● Instructions to follow:
Type the entries out again exactly as they read, but leave every picture behind.

● Material provided:
..............................
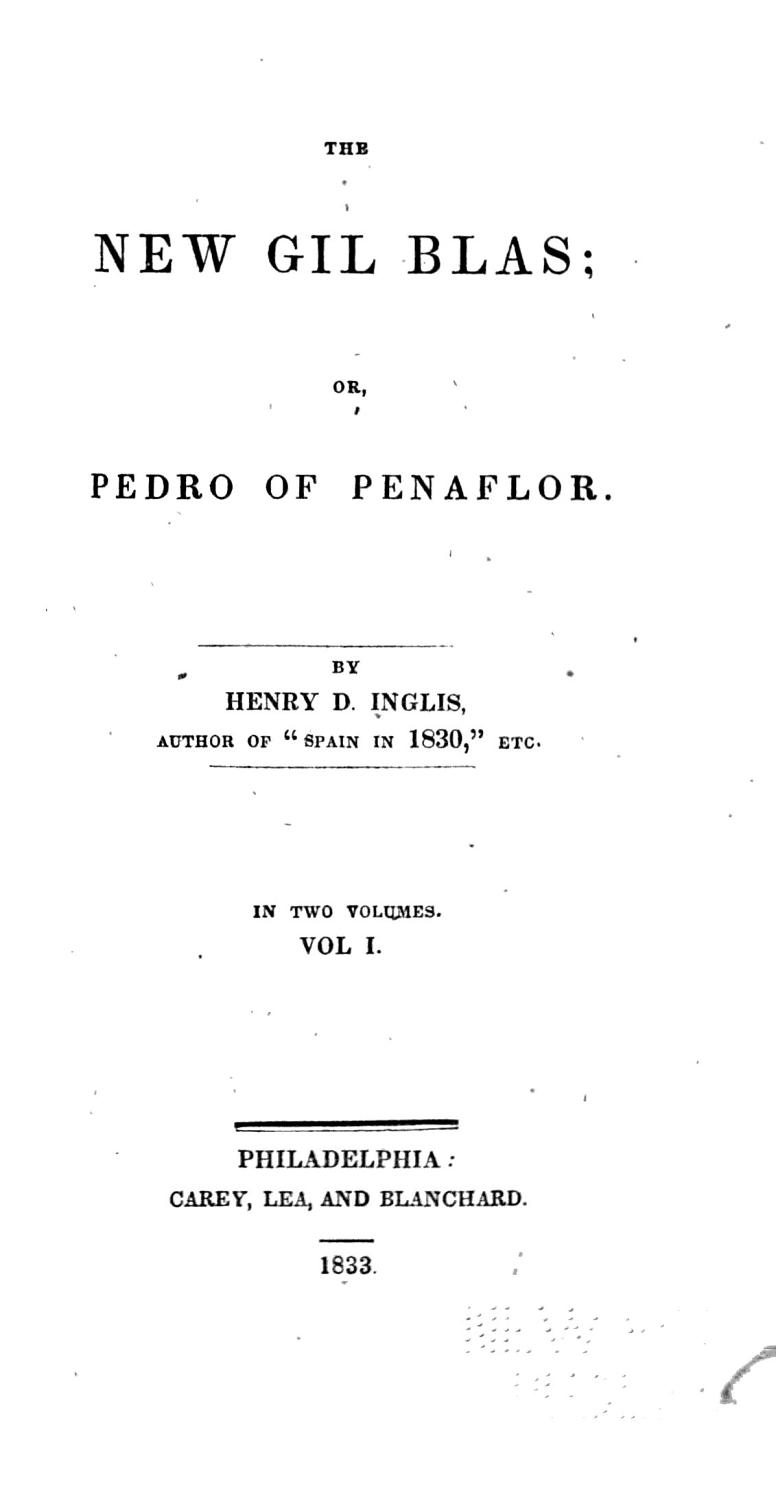 THE

NEW GIL BLAS;

OR,

PEDRO OF PENAFLOR.

BY
HENRY D. INGLIS,
AUTHOR OF "SPAIN IN 1830," ETC.

IN TWO VOLUMES.
VOL I.

PHILADELPHIA:
CAREY, LEA, AND BLANCHARD.

1833.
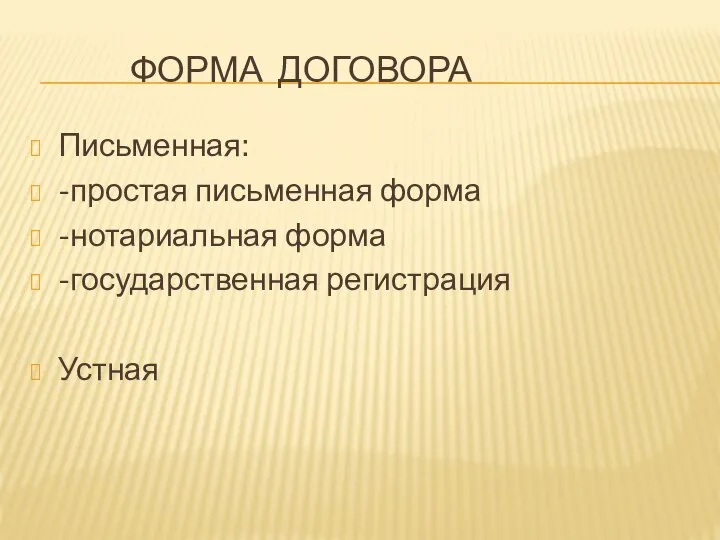 ФОРМА ДОГОВОРА

Письменная:
-простая письменная форма
-нотариальная форма
-государственная регистрация

Устная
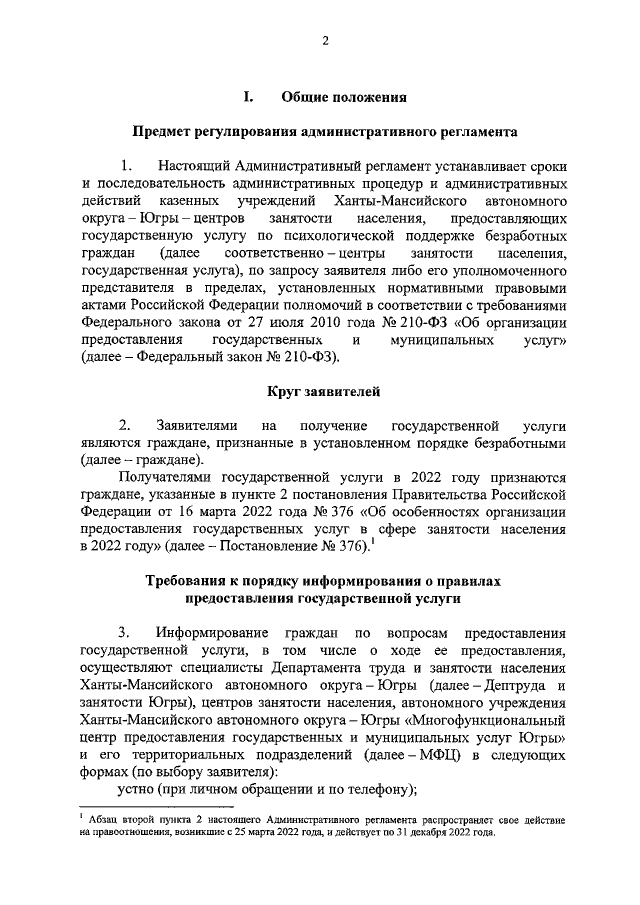 2

I. Общие положения

Предмет регулирования административного регламента

1. Настоящий Административный регламент устанавливает сроки и последовательность административных процедур и административных действий казенных учреждений Ханты-Мансийского автономного округа – Югры – центров занятости населения, предоставляющих государственную услугу по психологической поддержке безработных граждан (далее соответственно – центры занятости населения, государственная услуга), по запросу заявителя либо его уполномоченного представителя в пределах, установленных нормативными правовыми актами Российской Федерации полномочий в соответствии с требованиями Федерального закона от 27 июля 2010 года № 210-ФЗ «Об организации предоставления государственных и муниципальных услуг» (далее – Федеральный закон № 210-ФЗ).

Круг заявителей

2. Заявителями на получение государственной услуги являются граждане, признанные в установленном порядке безработными (далее – граждане).

Получателями государственной услуги в 2022 году признаются граждане, указанные в пункте 2 постановления Правительства Российской Федерации от 16 марта 2022 года № 376 «Об особенностях организации предоставления государственных услуг в сфере занятости населения в 2022 году» (далее – Постановление № 376).$^1$

Требования к порядку информирования о правилах предоставления государственной услуги

3. Информирование граждан по вопросам предоставления государственной услуги, в том числе о ходе ее предоставления, осуществляют специалисты Департамента труда и занятости населения Ханты-Мансийского автономного округа – Югры (далее – Дептруда и занятости Югры), центров занятости населения, автономного учреждения Ханты-Мансийского автономного округа – Югры «Многофункциональный центр предоставления государственных и муниципальных услуг Югры» и его территориальных подразделений (далее – МФЦ) в следующих формах (по выбору заявителя):

устно (при личном обращении и по телефону);

$^1$ Абзац второй пункта 2 настоящего Административного регламента распространяет свое действие на правоотношения, возникшие с 25 марта 2022 года, и действует по 31 декабря 2022 года.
..............................
● Output for this exercise:
 THE

NEW GIL BLAS;

OR,

PEDRO OF PENAFLOR.

BY
HENRY D. INGLIS,
AUTHOR OF "SPAIN IN 1830," ETC.

IN TWO VOLUMES.
VOL I.

PHILADELPHIA:
CAREY, LEA, AND BLANCHARD.

1833.
 ФОРМА ДОГОВОРА

Письменная:
-простая письменная форма
-нотариальная форма
-государственная регистрация

Устная
 2

I. Общие положения

Предмет регулирования административного регламента

1. Настоящий Административный регламент устанавливает сроки и последовательность административных процедур и административных действий казенных учреждений Ханты-Мансийского автономного округа – Югры – центров занятости населения, предоставляющих государственную услугу по психологической поддержке безработных граждан (далее соответственно – центры занятости населения, государственная услуга), по запросу заявителя либо его уполномоченного представителя в пределах, установленных нормативными правовыми актами Российской Федерации полномочий в соответствии с требованиями Федерального закона от 27 июля 2010 года № 210-ФЗ «Об организации предоставления государственных и муниципальных услуг» (далее – Федеральный закон № 210-ФЗ).

Круг заявителей

2. Заявителями на получение государственной услуги являются граждане, признанные в установленном порядке безработными (далее – граждане).

Получателями государственной услуги в 2022 году признаются граждане, указанные в пункте 2 постановления Правительства Российской Федерации от 16 марта 2022 года № 376 «Об особенностях организации предоставления государственных услуг в сфере занятости населения в 2022 году» (далее – Постановление № 376).$^1$

Требования к порядку информирования о правилах предоставления государственной услуги

3. Информирование граждан по вопросам предоставления государственной услуги, в том числе о ходе ее предоставления, осуществляют специалисты Департамента труда и занятости населения Ханты-Мансийского автономного округа – Югры (далее – Дептруда и занятости Югры), центров занятости населения, автономного учреждения Ханты-Мансийского автономного округа – Югры «Многофункциональный центр предоставления государственных и муниципальных услуг Югры» и его территориальных подразделений (далее – МФЦ) в следующих формах (по выбору заявителя):

устно (при личном обращении и по телефону);

$^1$ Абзац второй пункта 2 настоящего Административного регламента распространяет свое действие на правоотношения, возникшие с 25 марта 2022 года, и действует по 31 декабря 2022 года.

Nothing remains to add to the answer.